Predictors of rehospitalization and death after a severe exacerbation of COPD

Chest. 2007 Dec;132(6):1748-55 McGhan R, Radcliff T, Fish R, Sutherland ER, Welsh C, Make B. Denver Health and Hospital Authority, Denver, CO, USA.

BACKGROUND: Patients who survive a severe exacerbation of COPD are at high risk of rehospitalization for COPD and death. The objective of this study was to determine predictors of these events in a large cohort of Veterans Affairs (VA) patients.

METHODS: We identified 51,353 patients who were discharged after an exacerbation of COPD in the VA health-care system from 1999 to 2003, and determined the rates of rehospitalization for COPD and death from all causes. Potential risk factors were assessed with univariate and multivariate survival analysis.

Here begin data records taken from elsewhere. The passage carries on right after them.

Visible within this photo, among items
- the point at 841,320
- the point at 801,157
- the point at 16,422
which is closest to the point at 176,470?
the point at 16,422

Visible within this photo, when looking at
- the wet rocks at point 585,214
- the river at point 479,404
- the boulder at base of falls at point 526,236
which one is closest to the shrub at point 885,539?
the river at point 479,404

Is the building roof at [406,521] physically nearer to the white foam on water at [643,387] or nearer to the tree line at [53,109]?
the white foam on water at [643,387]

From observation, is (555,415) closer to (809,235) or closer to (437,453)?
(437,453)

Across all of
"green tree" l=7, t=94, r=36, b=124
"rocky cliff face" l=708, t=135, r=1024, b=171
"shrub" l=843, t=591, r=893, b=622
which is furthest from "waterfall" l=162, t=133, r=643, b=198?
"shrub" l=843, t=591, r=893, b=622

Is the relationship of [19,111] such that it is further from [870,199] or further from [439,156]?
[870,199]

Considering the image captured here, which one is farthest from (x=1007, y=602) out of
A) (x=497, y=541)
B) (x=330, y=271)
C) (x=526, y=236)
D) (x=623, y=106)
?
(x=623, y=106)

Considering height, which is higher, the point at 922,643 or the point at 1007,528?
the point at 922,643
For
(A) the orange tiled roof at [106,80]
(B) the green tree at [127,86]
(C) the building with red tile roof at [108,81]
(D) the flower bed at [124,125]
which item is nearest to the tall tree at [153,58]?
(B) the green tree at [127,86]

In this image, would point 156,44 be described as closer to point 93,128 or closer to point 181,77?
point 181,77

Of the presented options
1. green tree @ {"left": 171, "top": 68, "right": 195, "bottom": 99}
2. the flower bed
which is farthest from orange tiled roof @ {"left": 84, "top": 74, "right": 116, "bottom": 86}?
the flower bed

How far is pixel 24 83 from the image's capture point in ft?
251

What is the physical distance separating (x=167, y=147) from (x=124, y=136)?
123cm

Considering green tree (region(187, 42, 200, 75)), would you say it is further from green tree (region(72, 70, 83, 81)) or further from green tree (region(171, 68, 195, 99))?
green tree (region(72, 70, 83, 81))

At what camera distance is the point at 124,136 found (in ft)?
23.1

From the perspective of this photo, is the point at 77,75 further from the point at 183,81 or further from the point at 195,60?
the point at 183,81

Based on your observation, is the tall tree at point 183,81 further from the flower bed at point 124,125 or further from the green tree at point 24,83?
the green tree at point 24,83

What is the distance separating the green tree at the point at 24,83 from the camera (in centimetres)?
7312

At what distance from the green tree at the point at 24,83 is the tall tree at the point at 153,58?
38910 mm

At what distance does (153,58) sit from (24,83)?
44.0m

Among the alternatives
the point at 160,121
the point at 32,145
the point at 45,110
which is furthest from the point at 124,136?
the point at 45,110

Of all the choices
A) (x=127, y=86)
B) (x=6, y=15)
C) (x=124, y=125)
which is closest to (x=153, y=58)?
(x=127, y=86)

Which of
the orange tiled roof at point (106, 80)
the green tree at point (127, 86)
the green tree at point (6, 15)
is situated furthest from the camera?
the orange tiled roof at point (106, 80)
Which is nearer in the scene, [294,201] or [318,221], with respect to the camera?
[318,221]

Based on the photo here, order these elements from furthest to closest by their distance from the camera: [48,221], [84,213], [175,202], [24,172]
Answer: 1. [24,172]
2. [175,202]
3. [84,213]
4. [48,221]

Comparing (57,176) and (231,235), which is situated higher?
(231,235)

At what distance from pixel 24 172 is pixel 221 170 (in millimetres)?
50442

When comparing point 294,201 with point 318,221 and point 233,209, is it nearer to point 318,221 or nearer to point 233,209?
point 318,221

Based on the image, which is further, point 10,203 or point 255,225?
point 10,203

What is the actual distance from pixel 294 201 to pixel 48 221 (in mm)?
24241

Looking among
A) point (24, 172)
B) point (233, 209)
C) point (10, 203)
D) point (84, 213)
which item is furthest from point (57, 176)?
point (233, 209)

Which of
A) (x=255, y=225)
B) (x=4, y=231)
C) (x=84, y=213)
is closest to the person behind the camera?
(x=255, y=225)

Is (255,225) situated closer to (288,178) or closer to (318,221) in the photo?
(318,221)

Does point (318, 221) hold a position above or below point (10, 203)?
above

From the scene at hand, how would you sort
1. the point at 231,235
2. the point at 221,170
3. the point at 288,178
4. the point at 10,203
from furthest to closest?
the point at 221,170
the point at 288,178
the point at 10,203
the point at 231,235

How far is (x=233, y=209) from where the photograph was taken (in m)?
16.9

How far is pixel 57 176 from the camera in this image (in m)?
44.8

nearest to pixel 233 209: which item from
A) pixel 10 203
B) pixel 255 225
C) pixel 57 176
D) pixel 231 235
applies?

RESULTS: On average, the cohort was elderly (mean age, 69 years), predominately white (78% white, 13% black, 3% other, and 6% unknown), and male (97%), consistent with the underlying VA population. The risk of death was 21% at 1 year, and 55% at 5 years. Independent risk factors for death were age, male gender, prior hospitalizations, and comorbidities including weight loss and pulmonary hypertension; nonwhite race and other comorbidities (asthma, hypertension, and obesity) were associated with decreased mortality. The risk of rehospitalization for COPD was 25% at 1 year, and 44% at 5 years, and was increased by age, male gender, prior hospitalizations, and comorbidities including asthma and pulmonary hypertension. Hispanic ethnicity and other comorbidities (diabetes and hypertension) were associated with a decreased risk of rehospitalization.

CONCLUSIONS: Age, male gender, prior hospitalizations, and certain comorbid conditions were risk factors for death and rehospitalization in patients discharged after a severe COPD exacerbation. Nonwhite race and other comorbidities were associated with decreased risk.